July and August are when B2B marketing goes on holiday. Email open rates drop. Decision makers are out of office. LinkedIn goes quiet. Most businesses respond by doing the same: scaling back campaigns, putting projects on hold, waiting for September.
This is a mistake. Not because you should be hammering prospects while they're on a beach in Majorca. But because the quiet months are the best time to build the infrastructure that makes Q4 campaigns actually work.
September arrives fast. By the time decision makers are back at their desks, budgets are being finalised, and buying cycles are accelerating, it's too late to start building prospect lists, fixing CRM data, and planning campaigns from scratch. The businesses that hit Q4 running are the ones that used the summer to prepare.
Clean your data. When was your contact list last verified? If the answer is "more than six months ago," summer is the time. Run your list through a verification service. Remove the bounces. Update the job titles that have changed. Merge the duplicates. I wrote earlier in the year about data decay rates. A year-old list can be 30% to 40% dead. Fix it now, before you send your Q4 campaigns to addresses that no longer exist.
Build your Q4 prospect list. Don't wait until September to identify who you want to target. Research your ideal customer profile now. Build the list. Verify it. Segment it. By the time September arrives, you should know exactly who you're contacting and have the data ready to go.
Fix your CRM. That CRM clean-up you've been putting off since January? Summer. Tag your contacts properly. Set up the engagement tracking you've been meaning to implement. Create the segments that will make your Q4 campaigns more targeted. This is unglamorous work, and that's exactly why it never gets done during busy periods.
Plan your content. Map out your Q4 content calendar. What emails will you send in September, October, November? What topics? What calls to action? What content assets (case studies, white papers, comparison documents) will you need? Produce them now, while you have time, rather than scrambling to create them in the middle of a live campaign.

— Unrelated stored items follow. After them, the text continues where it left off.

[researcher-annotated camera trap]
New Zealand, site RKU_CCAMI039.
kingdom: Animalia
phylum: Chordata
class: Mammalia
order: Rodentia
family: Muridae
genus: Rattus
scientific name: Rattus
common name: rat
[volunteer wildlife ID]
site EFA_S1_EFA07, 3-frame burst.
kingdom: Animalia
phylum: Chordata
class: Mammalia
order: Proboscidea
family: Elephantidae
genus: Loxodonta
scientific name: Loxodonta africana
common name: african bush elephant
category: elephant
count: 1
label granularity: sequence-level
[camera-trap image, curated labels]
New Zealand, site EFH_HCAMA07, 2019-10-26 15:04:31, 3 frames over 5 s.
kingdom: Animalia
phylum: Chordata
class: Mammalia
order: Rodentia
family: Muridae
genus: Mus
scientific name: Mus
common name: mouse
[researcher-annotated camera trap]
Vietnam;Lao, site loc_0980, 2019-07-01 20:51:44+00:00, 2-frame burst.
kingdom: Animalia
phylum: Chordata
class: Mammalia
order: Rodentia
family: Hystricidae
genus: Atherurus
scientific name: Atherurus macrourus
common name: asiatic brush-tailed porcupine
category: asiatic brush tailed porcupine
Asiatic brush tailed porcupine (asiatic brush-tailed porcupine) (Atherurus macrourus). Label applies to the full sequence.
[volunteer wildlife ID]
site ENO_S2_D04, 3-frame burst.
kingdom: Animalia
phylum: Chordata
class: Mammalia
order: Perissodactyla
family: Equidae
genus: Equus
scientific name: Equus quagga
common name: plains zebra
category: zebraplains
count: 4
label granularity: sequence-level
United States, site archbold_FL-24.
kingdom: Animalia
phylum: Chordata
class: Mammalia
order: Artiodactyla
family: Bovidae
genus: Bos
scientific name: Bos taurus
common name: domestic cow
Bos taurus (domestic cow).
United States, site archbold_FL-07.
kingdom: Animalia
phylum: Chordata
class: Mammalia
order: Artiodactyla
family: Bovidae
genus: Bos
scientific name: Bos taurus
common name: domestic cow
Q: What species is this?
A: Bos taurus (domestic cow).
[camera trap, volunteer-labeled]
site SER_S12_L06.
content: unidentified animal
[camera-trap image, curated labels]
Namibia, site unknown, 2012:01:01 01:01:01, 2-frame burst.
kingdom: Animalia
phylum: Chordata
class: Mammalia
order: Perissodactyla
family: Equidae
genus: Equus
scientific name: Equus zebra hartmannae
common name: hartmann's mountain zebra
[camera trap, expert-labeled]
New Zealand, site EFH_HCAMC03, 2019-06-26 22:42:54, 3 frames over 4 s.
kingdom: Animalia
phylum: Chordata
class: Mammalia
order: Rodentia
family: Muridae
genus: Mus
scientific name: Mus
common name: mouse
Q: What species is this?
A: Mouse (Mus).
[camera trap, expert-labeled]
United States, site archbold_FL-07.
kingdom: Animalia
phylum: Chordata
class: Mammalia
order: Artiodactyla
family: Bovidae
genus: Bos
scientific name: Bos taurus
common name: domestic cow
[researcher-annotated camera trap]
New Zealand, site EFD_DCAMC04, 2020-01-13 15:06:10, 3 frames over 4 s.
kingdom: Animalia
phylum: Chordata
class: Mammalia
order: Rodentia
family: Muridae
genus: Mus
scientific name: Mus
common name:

Review your sending infrastructure. If you're doing cold email, check your domain reputation, review your SPF and DKIM records, and make sure your sending domains are warmed and ready. Discovering a deliverability problem in September, when you're trying to send campaigns, is a crisis. Discovering it in July is a maintenance task.
Audit last year's Q4. What worked? What didn't? Which campaigns generated meetings and which generated silence? Pull the data, review it honestly, and use it to inform this year's plan. Most businesses never do this retrospective. They just repeat last year's approach and hope it works better.
Each of these tasks is individually small. A day to clean data. Two days to build a prospect list. A morning to audit your CRM. An afternoon to plan content.
Together, they compound. Clean data means better deliverability. Better deliverability means higher open rates. Higher open rates combined with properly segmented lists mean higher click rates. Click rates on well-planned content mean more meetings. More meetings from a pre-built, verified prospect list mean higher conversion rates.
Every link in that chain was strengthened during the quiet months. The Q4 campaign that generates 15 meetings instead of 3 didn't start in September. It started in July.
Your competitors are not reading this article. They're on holiday. When September arrives, they'll start their Q4 planning from scratch, rush the data build, skip the verification, send to an untested list, and wonder why the results are mediocre.
You have a two-month head start. Use it.